(DATA RECORDS begins)

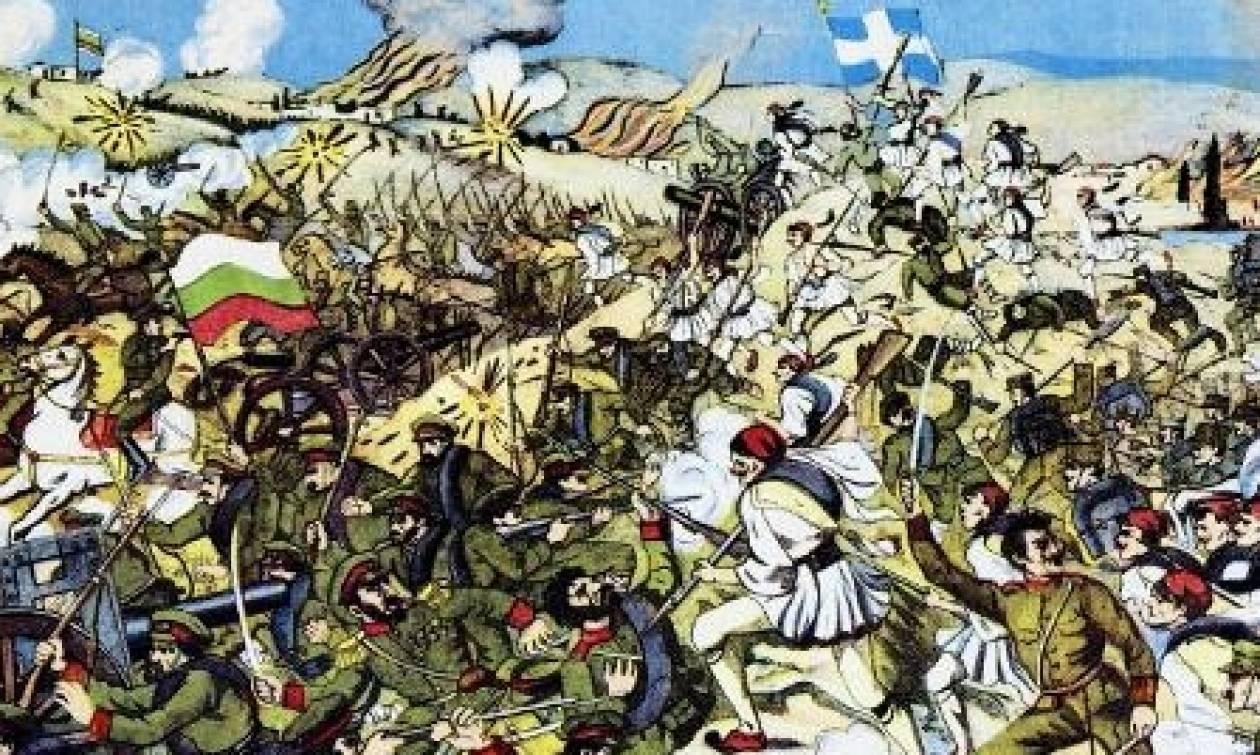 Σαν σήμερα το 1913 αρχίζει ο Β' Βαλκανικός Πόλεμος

(DATA RECORDS ends)
(DATA RECORDS begins)

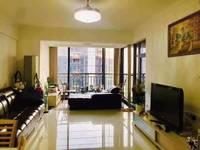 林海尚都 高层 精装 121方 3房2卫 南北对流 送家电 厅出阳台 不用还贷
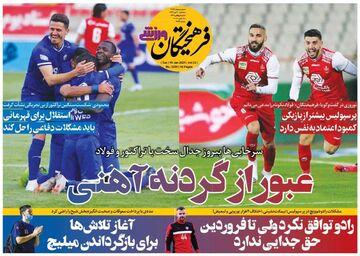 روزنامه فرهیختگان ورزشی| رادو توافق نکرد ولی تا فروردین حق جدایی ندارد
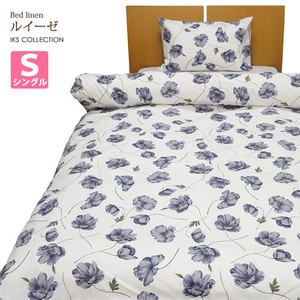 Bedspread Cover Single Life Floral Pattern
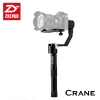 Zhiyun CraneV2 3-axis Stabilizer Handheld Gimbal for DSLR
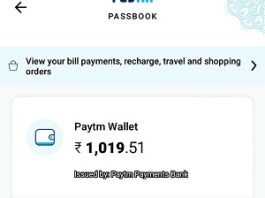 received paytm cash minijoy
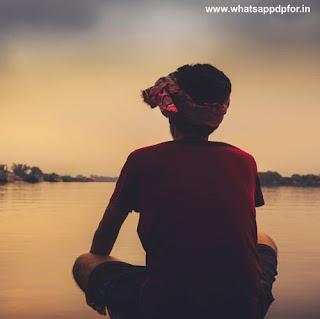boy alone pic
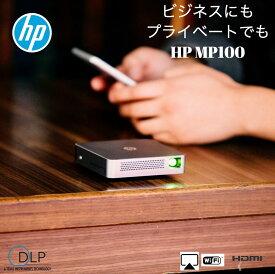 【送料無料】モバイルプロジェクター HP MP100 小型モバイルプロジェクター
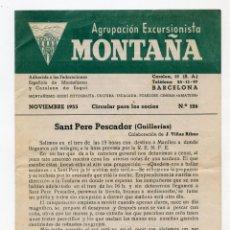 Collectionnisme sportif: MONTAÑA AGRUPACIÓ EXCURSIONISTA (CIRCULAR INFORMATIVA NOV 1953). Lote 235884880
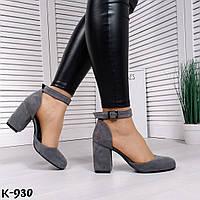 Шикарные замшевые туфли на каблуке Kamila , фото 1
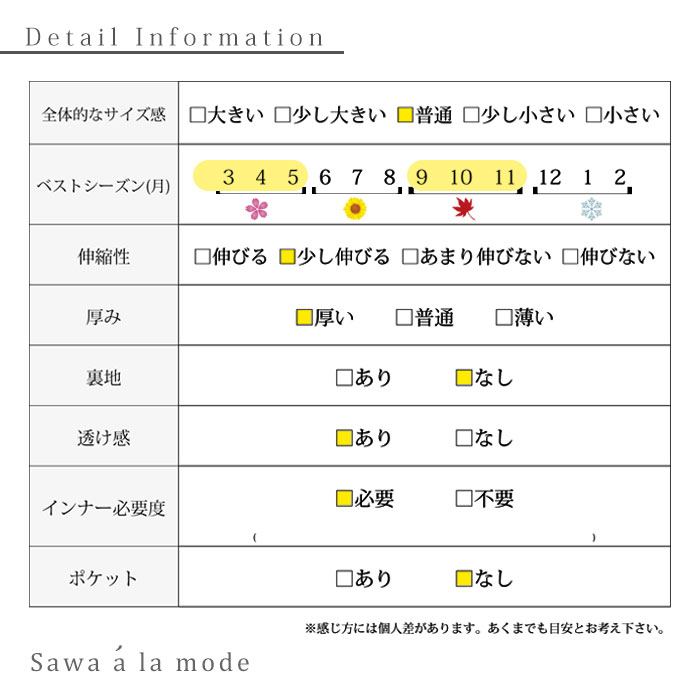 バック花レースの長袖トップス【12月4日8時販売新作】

(DATA RECORDS ends)

- [REQUIRED ACTION]:
To complete this exercise, transcribe exactly the lines above from the one that holds "林海尚都 高层 精装 121方 3房2卫 南北对流 送家电 厅出阳台 不用还贷" through the one that holds "バック花レースの長袖トップス【12月4日8時販売新作】". Pictures stay out.

- [OUTPUT FOR THIS EXERCISE]:
 林海尚都 高层 精装 121方 3房2卫 南北对流 送家电 厅出阳台 不用还贷
 روزنامه فرهیختگان ورزشی| رادو توافق نکرد ولی تا فروردین حق جدایی ندارد
 Bedspread Cover Single Life Floral Pattern
 Zhiyun CraneV2 3-axis Stabilizer Handheld Gimbal for DSLR
 received paytm cash minijoy
boy alone pic
 【送料無料】モバイルプロジェクター HP MP100 小型モバイルプロジェクター
 Collectionnisme sportif: MONTAÑA AGRUPACIÓ EXCURSIONISTA (CIRCULAR INFORMATIVA NOV 1953). Lote 235884880
 Шикарные замшевые туфли на каблуке Kamila , фото 1
 バック花レースの長袖トップス【12月4日8時販売新作】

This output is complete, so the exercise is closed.